Passage to read:
This week, USA TODAY Politics focuses on the run-up to President-elect Joe Biden's inauguration, his remaining Cabinet picks and the effort in Congress to get through a fresh round of COVID-19 economic relief.
Dates to watch:
Jan. 6: Congress will count and certify the electoral results in a joint session.
Jan. 20: Inauguration of Biden, who will take the oath of office.
Be sure to refresh this page often to get the latest information on the transition.
Biden decries Trump's 'abdication of responsibility' by not signing COVID relief bill
President-elect Joe Biden sharply criticized President Donald Trump’s refusal to sign the bipartisan stimulus bill addressing the economic consequences of the coronavirus pandemic, calling it an "abdication of responsibility" with "devastating consequences," in a statement on Saturday.
"It is the day after Christmas, and millions of families don’t know if they’ll be able to make ends meet because of President Donald Trump’s refusal to sign an economic relief bill approved by Congress with an overwhelming and bipartisan majority," Biden said.
As Trump's criticisms have thrown the future of the relief bill in doubt, temporary unemployment benefits approved in response to the pandemic expired at midnight Saturday.
Biden blasted Trump for allowing the benefits to lapse.
"This abdication of responsibility has devastating consequences. Today, about 10 million Americans will lose unemployment insurance benefits" Biden said. "In just a few days, government funding will expire, putting vital services and paychecks for military personnel at risk. In less than a week, a moratorium on evictions expires, putting millions at risk of being forced from their homes over the holidays."
Trump has insisted the bill should increase direct payments to taxpayers from $600 to $2,000 and that it should remove what he says is spending unrelated to pandemic relief.
– Sarah Elbeshbishi
Dem candidates rake in $200M in Georgia runoff
ATLANTA – The Democrats running for Georgia’s two U.S. Senate seats each raised more than $100 million over two months, a massive haul that eclipsed campaign contributions to their Republican opponents and reflects the high stakes of the twin contests.
Jon Ossoff, who is taking on Sen. David Perdue, took in more than $106 million from Oct. 15 through Dec. 16, according to his latest campaign finance report. Raphael Warnock, who is trying to unseat Sen. Kelly Loeffler, was close behind with a little over $103 million.
Perdue reported $68 million over the same two-month span, with Loeffler taking in just under $64 million. Three of the campaigns reported their financial data on Thursday. Loeffler submitted hers a day earlier.
The two races will determine which party controls the Senate – and likely how ambitious President-elect Joe Biden can be with his agenda.
The fundraising figures far surpass the record-shattering $57 million that Democrat Jaime Harrison raised in one quarter in his bid to unseat U.S. Sen. Lindsey Graham in South Carolina in November. Harrison lost that race.
And they are in addition to tens of millions of more dollars being spent on the January runoffs by outside groups. Previous campaign finance disclosures for the Georgia races suggest Republican outside groups have a fundraising advantage.

Apply what you read:
A. Answer these questions from the news page above, one line each: (i) On what date will Congress count and certify the electoral results? (ii) About how many Americans did Biden say would lose unemployment insurance benefits? (iii) How much did Jon Ossoff raise from Oct. 15 through Dec. 16?
B. Repeat word for word the part of the news page above that opens with the words containing "This week, USA" and closes with "on the transition.".

Supplied information:
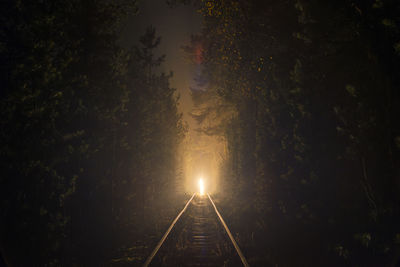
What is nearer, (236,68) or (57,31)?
(57,31)

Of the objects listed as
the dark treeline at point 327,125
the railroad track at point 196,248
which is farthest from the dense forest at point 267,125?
the railroad track at point 196,248

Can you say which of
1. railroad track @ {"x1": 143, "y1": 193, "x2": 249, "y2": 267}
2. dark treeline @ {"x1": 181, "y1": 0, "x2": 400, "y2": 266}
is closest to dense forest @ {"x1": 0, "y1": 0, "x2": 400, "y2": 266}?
dark treeline @ {"x1": 181, "y1": 0, "x2": 400, "y2": 266}

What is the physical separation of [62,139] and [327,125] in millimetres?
7891

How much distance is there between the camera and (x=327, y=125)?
28.9 ft

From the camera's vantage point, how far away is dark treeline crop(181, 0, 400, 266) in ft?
21.5

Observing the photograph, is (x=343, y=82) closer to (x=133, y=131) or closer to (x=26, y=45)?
(x=26, y=45)

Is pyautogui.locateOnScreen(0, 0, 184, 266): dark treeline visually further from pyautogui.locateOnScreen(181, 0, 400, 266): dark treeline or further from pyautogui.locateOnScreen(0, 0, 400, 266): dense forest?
pyautogui.locateOnScreen(181, 0, 400, 266): dark treeline

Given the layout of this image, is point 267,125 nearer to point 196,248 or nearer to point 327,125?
point 327,125

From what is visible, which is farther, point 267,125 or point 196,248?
point 267,125

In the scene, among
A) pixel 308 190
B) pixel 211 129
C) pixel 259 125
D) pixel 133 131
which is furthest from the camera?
pixel 211 129

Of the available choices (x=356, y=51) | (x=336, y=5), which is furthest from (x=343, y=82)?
(x=336, y=5)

Exercise answers:
A.
(i) Jan. 6
(ii) About 10 million
(iii) More than $106 million

B.
This week, USA TODAY Politics focuses on the run-up to President-elect Joe Biden's inauguration, his remaining Cabinet picks and the effort in Congress to get through a fresh round of COVID-19 economic relief.
Dates to watch:
Jan. 6: Congress will count and certify the electoral results in a joint session.
Jan. 20: Inauguration of Biden, who will take the oath of office.
Be sure to refresh this page often to get the latest information on the transition.